(Data items)
==========
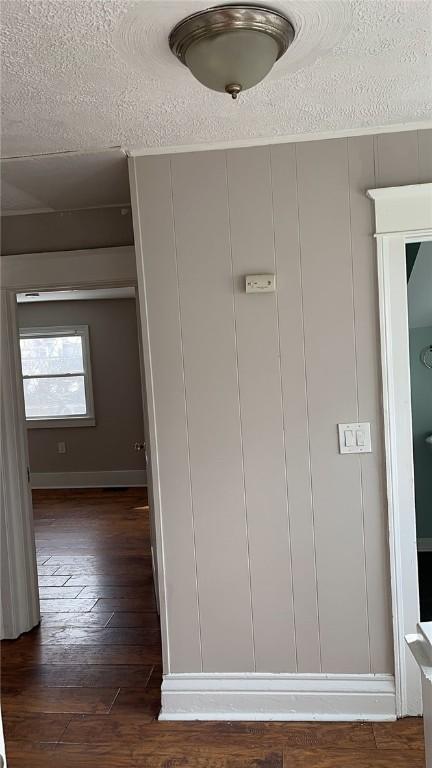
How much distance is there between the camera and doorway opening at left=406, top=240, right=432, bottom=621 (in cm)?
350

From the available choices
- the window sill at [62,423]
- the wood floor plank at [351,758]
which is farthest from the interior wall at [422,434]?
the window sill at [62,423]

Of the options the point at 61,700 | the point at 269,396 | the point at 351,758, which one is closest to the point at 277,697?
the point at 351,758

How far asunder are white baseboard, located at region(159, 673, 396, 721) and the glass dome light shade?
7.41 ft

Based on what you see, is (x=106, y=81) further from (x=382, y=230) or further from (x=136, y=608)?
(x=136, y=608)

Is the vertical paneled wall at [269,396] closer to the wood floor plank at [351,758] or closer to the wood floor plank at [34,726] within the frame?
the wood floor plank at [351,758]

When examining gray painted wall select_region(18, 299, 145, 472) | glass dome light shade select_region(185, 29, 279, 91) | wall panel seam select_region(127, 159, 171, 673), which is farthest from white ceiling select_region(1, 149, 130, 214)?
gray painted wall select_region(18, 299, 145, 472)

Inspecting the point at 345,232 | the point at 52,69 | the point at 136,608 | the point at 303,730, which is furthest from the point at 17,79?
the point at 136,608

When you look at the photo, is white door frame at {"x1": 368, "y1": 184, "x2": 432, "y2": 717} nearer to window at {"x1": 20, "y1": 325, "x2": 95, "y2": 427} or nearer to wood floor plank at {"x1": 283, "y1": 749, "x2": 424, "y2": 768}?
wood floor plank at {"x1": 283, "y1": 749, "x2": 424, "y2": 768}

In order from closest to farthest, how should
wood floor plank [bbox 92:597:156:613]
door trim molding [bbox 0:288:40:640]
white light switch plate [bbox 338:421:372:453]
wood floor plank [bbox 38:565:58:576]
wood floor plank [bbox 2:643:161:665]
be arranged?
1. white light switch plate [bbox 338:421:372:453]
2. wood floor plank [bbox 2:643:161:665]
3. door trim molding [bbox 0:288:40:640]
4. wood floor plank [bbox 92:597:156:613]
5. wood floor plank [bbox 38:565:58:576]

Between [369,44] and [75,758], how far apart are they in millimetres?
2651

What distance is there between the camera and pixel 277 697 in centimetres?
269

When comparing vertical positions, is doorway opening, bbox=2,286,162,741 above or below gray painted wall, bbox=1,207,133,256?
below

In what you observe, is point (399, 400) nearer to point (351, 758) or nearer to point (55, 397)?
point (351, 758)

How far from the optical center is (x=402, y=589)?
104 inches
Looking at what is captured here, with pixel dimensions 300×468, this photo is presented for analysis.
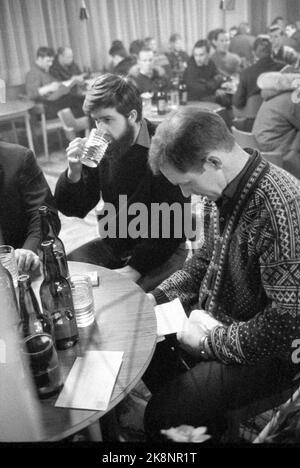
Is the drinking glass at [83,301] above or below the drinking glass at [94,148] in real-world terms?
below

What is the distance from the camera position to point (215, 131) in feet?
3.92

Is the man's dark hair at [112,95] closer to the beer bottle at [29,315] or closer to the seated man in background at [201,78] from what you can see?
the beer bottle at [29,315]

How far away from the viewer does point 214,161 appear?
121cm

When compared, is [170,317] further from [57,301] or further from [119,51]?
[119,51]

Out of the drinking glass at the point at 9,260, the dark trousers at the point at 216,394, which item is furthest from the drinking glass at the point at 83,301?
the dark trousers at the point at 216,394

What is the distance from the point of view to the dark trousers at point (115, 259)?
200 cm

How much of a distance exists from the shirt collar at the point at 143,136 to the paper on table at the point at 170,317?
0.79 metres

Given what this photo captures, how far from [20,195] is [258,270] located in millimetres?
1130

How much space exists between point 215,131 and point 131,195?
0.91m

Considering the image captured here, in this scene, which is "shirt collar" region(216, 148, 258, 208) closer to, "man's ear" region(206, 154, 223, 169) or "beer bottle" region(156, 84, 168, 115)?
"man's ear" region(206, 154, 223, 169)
==========
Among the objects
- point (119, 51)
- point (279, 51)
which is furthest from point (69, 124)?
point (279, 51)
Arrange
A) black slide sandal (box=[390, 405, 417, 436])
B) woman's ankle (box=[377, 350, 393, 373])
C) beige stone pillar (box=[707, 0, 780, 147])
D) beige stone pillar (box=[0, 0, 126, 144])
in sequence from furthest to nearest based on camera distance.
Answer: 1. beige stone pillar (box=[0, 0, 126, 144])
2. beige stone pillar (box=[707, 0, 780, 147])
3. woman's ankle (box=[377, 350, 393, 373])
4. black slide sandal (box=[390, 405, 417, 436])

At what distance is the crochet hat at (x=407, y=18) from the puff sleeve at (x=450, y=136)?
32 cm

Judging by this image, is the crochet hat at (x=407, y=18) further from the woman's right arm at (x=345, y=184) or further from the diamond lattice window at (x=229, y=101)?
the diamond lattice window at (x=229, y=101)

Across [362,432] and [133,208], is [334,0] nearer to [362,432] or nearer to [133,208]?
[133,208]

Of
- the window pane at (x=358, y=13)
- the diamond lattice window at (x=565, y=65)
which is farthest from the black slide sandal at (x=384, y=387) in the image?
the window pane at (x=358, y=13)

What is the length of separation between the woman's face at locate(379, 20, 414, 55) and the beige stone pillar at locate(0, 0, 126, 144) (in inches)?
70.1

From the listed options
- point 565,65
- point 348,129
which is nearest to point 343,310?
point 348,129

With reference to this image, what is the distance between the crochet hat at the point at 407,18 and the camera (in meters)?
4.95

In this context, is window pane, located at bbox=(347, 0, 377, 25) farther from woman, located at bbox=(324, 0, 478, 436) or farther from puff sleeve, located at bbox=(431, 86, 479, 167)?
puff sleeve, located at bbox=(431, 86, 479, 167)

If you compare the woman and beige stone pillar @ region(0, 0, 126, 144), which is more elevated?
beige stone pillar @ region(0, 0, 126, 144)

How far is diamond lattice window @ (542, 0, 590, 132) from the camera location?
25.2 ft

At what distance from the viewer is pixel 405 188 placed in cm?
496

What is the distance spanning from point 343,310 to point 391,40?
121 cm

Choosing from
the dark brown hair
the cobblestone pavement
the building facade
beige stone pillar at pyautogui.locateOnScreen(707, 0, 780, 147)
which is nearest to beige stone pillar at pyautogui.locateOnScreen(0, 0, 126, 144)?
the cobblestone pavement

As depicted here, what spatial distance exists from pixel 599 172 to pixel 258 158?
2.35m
==========
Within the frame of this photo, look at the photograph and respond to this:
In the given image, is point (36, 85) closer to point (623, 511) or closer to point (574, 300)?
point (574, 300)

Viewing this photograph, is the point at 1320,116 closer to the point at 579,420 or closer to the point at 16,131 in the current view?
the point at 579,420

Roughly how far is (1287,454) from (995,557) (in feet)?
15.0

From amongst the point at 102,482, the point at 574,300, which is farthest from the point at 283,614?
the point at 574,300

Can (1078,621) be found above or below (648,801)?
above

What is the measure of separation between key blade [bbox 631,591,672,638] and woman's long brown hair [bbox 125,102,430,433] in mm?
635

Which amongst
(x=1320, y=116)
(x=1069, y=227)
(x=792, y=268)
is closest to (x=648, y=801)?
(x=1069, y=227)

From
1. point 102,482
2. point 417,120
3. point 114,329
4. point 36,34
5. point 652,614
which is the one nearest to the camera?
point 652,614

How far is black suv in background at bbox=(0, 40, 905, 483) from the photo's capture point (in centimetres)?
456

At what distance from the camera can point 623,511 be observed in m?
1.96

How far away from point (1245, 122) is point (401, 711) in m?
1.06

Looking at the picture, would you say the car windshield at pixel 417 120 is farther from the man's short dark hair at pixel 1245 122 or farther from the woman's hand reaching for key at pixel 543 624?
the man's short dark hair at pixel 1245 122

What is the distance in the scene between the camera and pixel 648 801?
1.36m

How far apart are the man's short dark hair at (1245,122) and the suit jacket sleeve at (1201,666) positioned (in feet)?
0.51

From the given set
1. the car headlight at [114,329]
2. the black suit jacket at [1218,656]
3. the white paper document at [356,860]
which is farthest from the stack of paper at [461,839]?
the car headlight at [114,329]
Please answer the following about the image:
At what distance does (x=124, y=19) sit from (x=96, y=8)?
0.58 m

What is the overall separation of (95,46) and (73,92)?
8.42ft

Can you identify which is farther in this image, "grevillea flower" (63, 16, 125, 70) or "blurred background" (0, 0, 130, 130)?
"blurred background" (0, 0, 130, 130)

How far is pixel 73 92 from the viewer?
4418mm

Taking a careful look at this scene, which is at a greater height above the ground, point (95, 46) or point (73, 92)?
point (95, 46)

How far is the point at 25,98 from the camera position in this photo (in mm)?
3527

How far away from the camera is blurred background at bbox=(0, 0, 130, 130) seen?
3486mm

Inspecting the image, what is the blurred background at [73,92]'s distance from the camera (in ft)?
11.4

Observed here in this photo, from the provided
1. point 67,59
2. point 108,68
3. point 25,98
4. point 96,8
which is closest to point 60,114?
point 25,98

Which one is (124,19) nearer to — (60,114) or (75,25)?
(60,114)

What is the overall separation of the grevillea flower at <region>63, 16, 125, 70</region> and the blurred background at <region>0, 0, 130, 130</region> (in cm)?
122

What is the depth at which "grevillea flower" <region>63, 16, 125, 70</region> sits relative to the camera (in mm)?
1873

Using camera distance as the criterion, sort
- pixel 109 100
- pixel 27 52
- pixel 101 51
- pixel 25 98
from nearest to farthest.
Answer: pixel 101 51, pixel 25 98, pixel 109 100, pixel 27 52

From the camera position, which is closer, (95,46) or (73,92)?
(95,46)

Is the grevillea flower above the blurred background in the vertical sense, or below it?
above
==========
WRITTEN PROBLEM: Gather every line from the items above that contains the string "brown", copying each one in full.

TASK RESPONSE:
the dark brown hair
What is the measure of separation between key blade [bbox 631,591,672,638] and woman's long brown hair [bbox 125,102,430,433] in mm?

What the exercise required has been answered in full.